Purpose: To evaluate feasibility, repeatability, and relationships between measures of ocular sun exposure (OSE), hexanoyl-lysine (HEL) ELISA, and 8-hydroxy-2’-deoxyguanosine (8OHdG) ELISA for in vivo human tear and conjunctival cell sample types.

Methods: Twenty healthy volunteers were seen for 2 visits 14±2 days apart. Collection of tear samples was by glass microcapillary tube from the inferior meniscus; conjunctival cells by cytology brush from the nasal and temporal regions. Ocular sun exposure was estimated over a two week time period by questionnaires. HEL and 8OHdG ELISAs were conducted for both tear and conjunctival cell samples. Four parameter logistic standard curves were generated for both ELISAs to quantify lipid and DNA damage. Repeatability for OSE and ELISAs was evaluated using Bland Altman plots. Pearson’s correlation analysis was conducted to evaluate relationships between measures.

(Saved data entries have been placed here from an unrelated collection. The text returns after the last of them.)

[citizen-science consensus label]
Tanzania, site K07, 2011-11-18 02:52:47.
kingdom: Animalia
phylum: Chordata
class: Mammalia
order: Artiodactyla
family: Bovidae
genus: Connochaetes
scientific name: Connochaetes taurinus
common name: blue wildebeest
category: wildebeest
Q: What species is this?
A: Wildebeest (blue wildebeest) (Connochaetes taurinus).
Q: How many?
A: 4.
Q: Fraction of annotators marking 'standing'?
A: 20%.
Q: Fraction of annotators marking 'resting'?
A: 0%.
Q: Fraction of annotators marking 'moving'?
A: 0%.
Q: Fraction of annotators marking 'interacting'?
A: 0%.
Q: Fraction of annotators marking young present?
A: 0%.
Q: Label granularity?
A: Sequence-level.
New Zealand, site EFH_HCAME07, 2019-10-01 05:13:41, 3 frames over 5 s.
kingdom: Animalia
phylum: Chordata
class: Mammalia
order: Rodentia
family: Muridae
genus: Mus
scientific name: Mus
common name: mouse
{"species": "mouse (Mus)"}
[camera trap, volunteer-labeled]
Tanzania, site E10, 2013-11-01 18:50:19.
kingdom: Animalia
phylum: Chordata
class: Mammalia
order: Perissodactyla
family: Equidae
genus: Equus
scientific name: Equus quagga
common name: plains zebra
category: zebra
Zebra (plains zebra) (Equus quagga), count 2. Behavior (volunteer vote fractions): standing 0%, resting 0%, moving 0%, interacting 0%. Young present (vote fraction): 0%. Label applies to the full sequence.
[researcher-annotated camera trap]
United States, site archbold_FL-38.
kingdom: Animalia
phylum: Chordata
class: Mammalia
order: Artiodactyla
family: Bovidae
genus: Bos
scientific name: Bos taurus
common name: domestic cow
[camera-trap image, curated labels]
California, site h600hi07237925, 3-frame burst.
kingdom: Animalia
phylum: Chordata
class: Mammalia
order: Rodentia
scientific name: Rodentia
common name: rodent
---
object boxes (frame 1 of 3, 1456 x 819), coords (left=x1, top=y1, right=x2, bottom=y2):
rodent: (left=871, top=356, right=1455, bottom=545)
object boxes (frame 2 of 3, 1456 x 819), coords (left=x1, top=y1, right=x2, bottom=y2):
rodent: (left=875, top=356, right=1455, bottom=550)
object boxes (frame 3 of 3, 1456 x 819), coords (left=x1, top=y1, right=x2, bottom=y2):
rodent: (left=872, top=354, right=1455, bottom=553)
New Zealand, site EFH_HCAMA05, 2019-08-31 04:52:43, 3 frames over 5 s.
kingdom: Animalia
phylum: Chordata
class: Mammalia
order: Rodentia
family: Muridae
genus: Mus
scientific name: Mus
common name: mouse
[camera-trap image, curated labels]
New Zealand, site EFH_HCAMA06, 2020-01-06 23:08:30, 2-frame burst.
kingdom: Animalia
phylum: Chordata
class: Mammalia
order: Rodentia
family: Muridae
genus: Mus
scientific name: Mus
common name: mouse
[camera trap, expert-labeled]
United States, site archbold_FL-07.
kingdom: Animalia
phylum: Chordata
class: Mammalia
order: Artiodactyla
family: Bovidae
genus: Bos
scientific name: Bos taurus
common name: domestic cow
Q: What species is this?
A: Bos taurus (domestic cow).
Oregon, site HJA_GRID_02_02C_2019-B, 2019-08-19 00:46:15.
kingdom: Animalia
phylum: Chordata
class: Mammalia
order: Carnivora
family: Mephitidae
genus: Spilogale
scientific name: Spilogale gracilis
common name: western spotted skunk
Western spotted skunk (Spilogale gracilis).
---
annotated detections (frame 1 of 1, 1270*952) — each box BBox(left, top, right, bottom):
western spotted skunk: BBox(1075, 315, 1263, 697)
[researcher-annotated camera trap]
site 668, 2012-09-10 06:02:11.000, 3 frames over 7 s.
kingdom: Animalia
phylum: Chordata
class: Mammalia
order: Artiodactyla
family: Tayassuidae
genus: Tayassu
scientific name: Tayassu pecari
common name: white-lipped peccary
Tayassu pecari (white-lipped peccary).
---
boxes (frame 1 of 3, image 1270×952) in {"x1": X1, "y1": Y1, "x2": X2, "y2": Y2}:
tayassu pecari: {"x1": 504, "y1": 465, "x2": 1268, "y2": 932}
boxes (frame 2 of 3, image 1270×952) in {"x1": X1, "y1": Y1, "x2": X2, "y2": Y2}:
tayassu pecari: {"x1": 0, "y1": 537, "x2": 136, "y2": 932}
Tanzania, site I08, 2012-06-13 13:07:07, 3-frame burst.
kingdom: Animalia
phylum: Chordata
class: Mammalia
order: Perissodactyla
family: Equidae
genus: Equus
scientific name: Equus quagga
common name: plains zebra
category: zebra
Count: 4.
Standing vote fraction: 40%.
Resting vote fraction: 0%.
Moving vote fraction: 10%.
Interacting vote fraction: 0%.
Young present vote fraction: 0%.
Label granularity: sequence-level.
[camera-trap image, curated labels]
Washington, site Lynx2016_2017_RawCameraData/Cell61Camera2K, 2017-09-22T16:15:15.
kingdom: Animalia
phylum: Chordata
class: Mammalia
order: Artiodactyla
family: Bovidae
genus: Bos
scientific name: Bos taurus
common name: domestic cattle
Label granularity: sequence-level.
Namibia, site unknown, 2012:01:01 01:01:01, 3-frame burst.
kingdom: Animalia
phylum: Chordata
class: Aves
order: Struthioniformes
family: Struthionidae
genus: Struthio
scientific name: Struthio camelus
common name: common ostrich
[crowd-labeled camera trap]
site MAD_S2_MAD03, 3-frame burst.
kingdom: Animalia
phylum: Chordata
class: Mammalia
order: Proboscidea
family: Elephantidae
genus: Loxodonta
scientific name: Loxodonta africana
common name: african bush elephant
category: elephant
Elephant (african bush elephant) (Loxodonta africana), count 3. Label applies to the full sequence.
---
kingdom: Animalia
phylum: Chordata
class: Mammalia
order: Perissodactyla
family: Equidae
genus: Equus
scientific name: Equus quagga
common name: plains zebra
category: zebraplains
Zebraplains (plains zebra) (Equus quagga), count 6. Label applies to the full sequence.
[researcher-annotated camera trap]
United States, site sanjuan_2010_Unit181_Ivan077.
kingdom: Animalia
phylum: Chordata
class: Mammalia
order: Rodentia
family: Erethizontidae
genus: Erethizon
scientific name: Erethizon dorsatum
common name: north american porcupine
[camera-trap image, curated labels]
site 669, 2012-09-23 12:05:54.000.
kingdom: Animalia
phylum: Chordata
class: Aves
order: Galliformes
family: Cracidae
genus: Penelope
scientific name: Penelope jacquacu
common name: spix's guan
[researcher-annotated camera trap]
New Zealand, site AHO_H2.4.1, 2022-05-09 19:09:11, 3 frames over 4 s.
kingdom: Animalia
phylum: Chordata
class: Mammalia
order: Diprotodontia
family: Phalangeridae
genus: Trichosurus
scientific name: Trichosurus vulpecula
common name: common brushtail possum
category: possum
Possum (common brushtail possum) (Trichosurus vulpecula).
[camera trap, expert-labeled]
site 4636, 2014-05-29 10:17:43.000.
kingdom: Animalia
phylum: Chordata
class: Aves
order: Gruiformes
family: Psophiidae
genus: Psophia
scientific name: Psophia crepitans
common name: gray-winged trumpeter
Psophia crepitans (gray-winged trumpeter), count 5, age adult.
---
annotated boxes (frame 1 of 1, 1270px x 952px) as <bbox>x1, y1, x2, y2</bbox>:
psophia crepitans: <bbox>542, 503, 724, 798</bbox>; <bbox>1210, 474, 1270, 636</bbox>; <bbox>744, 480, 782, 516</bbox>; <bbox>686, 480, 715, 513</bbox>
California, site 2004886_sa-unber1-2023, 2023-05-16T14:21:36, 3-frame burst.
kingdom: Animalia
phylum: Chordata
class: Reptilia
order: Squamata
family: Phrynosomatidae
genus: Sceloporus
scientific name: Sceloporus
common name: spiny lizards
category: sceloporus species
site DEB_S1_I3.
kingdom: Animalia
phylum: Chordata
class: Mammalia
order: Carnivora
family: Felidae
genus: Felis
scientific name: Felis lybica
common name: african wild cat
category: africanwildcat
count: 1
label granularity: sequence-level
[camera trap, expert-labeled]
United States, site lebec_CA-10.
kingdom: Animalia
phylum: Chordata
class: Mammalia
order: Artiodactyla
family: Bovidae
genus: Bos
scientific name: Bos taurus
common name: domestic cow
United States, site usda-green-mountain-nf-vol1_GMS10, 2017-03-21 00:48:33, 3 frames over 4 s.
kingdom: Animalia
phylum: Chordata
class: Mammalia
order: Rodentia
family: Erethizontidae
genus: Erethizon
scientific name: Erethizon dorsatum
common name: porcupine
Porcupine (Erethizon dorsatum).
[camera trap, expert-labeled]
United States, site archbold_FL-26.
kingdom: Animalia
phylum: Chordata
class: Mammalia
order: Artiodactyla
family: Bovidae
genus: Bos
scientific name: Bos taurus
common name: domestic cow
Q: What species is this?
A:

Results: Descriptive statistics (mean(±SD)) were generated for measures of OSE (n=20; 4.38(±3.02) hours), HEL ELISA for tears (n=20; 24794.86(±9256.71) nmol/L) and cells (n=7; 19.07(±8.20) nmol/L), and 8OHdG ELISA for tears (n=20; 66.72(±26.95) ng/mL). Using our methods, 8OHdG levels were below limits of detection for conjunctival cell samples. To obtain estimates of repeatability for each measure mean differences and 95% limits of agreement (LOA) were calculated: OSE (-0.04 hours, LOA -6.66 to 6.59); HEL tears (533.19 nmol/L , LOA -25799.39 to 26865.76); HEL cells (-3.70 nmol/L, LOA -21.32 to 13.92); and 8OHdG tears (-3.40 ng/mL, LOA -82.78 to 75.98). Positive correlations were found for ocular sun exposure with tear HEL levels (r=0.454;p=0.044) and for tear 8OHdG levels with cell HEL levels (r=0.903;p=0.005) and tear HEL levels (r=0.619;p=0.004).

Conclusions: We demonstrate feasibility and repeatability for previously unreported ELISA measurements of oxidative stress levels in human conjunctival tears (8OHdG) and cells (HEL). Our HEL ELISA findings for tears are notably higher than previous reports on human tears (Wakamatsu 2010, 2013), possibly due to experimental differences. Correlation analysis suggests that ocular sun exposure is associated with ocular surface lipid damage, and that lipid damage is associated with DNA damage. These methods may prove useful for future studies of UV induced oxidative stress on the ocular surface and other ocular surface disease.